[Text provided]
## start
Behind the Curtain: Todrick Hall | Director: Katherine Fairfax Wright | Damn These Heels Film Festival

Damn These Heels 2017: Behind the Curtain: Todrick Hall

Film Reviews

Behind the Curtain: Todrick Hall

Damn These Heels Film Festival
Director: Katherine Fairfax Wright

Meet Todrick Hall: American Idol semi-finalist, RuPaul’s Drag Race guest judge, Kinky Boots on Broadway star, singer, rapper, actor, dancer, director and choreographer. Most prominently, Hall is a YouTube sensation—one I stumbled upon back in 2011 when he uploaded his intricate flash mob choreography, filmed in a Target store, to Beyoncé’s “End of Time.” Now Hall boasts over 2.5 million subscribers on his YouTube channel, where he shares extravagant and high-production parodies (“Cell Black Django,” “Hocus Broke-us,” “Twerkin’ in the Rain”), as well as original songs and collaborations that include the likes of RuPaul, Joseph Gordon-Levitt and Nicole Scherzinger. In 2016, Hall decided to take on one of his most arduous and ambitious ventures yet: Straight Outta Oz, a 16-song album with an accompanying live tour and 16 music videos—that needed to be shot in two weeks.

Director Katherine Fairfax Wright’s (Call Me Kuchu) Behind the Curtain: Todrick Hall follows the charismatic star as he begins the Straight Outta Oz undertaking. Toying with imagery, quotes and themes from The Wizard of Oz, Hall’s version explores his own life, identity and rise to fame. As he and his team hustle to design and craft flawless costumes, choreograph music videos, build intricate sets and rehearse, Hall’s fast-paced creativity and resourcefulness shine. In between it all, Hall still has time to take a photo with his fans and post it on social media, sign posters and finish a song hours before filming. Hall’s work is gleeful and dazzling, but it’s subversive, too, un-whitewashing and queering pop culture; and it quickly becomes clear why Hall, as a black gay man, has become an icon, hero and source of strength to so many youth and LGBTQ fans.
## end
[Brief A]
According to the film review, how many subscribers does Hall have on his YouTube channel?
[Brief B]
Please rewrite the film review from "Director Katherine Fairfax" to "and LGBTQ fans.", swapping "costumes" for "outfits".
[Brief C]
Name every parody that the film review lists from Hall's YouTube channel.

[Source data]
## start
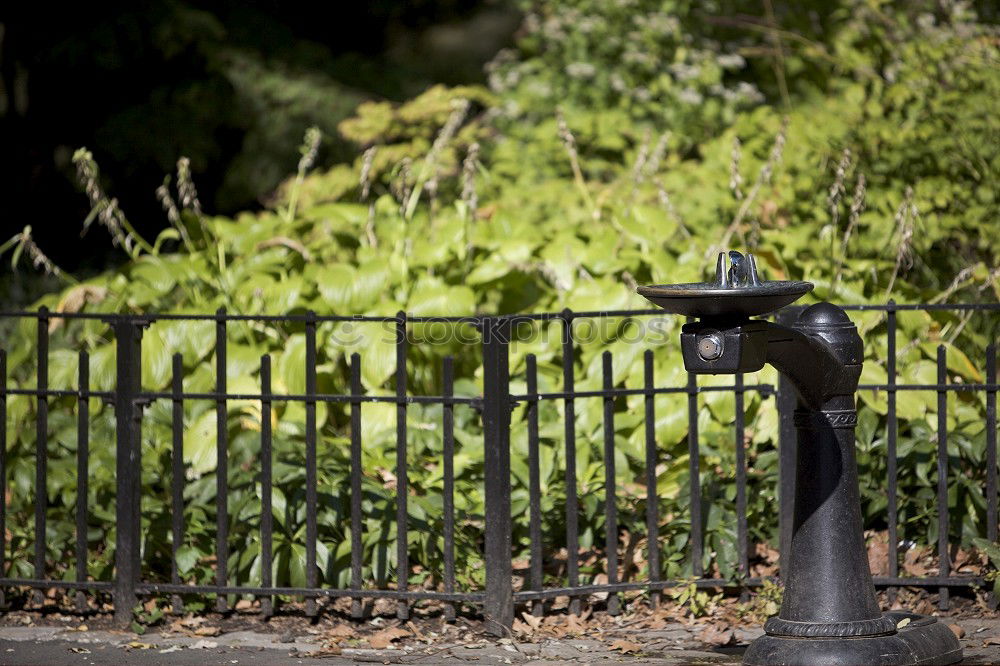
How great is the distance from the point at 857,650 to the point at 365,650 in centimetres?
152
## end
[Written response A]
Over 2.5 million.

[Written response B]
Director Katherine Fairfax Wright’s (Call Me Kuchu) Behind the Curtain: Todrick Hall follows the charismatic star as he begins the Straight Outta Oz undertaking. Toying with imagery, quotes and themes from The Wizard of Oz, Hall’s version explores his own life, identity and rise to fame. As he and his team hustle to design and craft flawless outfits, choreograph music videos, build intricate sets and rehearse, Hall’s fast-paced creativity and resourcefulness shine. In between it all, Hall still has time to take a photo with his fans and post it on social media, sign posters and finish a song hours before filming. Hall’s work is gleeful and dazzling, but it’s subversive, too, un-whitewashing and queering pop culture; and it quickly becomes clear why Hall, as a black gay man, has become an icon, hero and source of strength to so many youth and LGBTQ fans.

[Written response C]
"Cell Black Django," "Hocus Broke-us," "Twerkin' in the Rain"